Brother, modern phones are in no way comparable to AVR. They’re different classes of device by several orders of magnitude
You can change amount of bits back and forth many times, resample it may times and even do IIR and FIR filtering on the fly and they wouldn’t even bat an eye
Not targeting AVR specifically. Rasperry Pi RP2350 mostly and STM. But you are missing the point. Many different kinds of devices (cheap/expensive) same code base. I have the same objects running in Supercollider under linux and on bare metal. Different use cases. Pots and encoders, etc, etc. EDIT: Making music on a desktop is just not as much fun, for me and for those who purchase my machines.
strange is event that on xperia10ii the volume is 22%, on the xperia10V 46%, on the desktop it is 40%, anyway pulse or pipewire or something does remember 100% after replug to PC
Negative also on Volla Quintus and Xperia 10 V: USB DAC stops music playback when phone call arrives, the call goes to speakers, pressing play in the music player continues then output to USB DAC.
In my use case this is welcome since my wired earphones do not have a mic at all.
I think routing call audio to USB DAC is not supported at the moment but is something that is being investigated because support for wired headphones via that is becoming needed.
@mal fixed the missing module loads on xperia 10iii already and the FP 4/5 I believe were always correct. He’s aware of the routing issue and just needs a dongle. I keep having to update the docs, but he’s faster than I am
The wiki guide was updated last week. The one point which @mal underlined is that the usbaudio.conf file should be symlinked. That is what is recorded in the wiki.
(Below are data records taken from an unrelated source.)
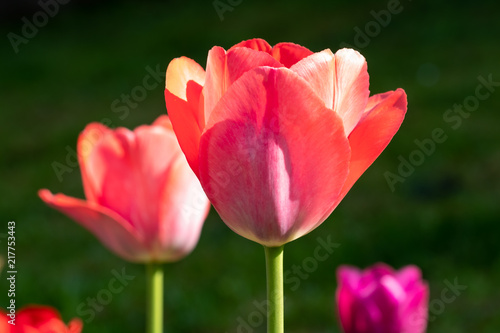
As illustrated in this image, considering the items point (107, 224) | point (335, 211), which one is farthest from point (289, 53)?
point (335, 211)

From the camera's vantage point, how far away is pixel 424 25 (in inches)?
246

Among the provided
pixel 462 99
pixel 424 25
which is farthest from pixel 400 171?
pixel 424 25

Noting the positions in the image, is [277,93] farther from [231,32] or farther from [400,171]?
[231,32]

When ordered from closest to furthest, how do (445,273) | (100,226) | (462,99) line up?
(100,226) < (445,273) < (462,99)

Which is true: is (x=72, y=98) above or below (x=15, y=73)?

cd /etc/pulse/xpolicy.conf.d/
ln -s usbaudio.conf.disabled usbaudio.conf
No, you’re right that the documentation is not user friendly. … I was just attempting to get things recorded before they sink into the nether regions of the forum. I need to revisit anything I write to make it easier to understand/use.
Note quite. @koza posted steps the were needed, for instance, to get an apple dongle’s volume to full spectrum, among other things. You’ll need to scroll up in this thread.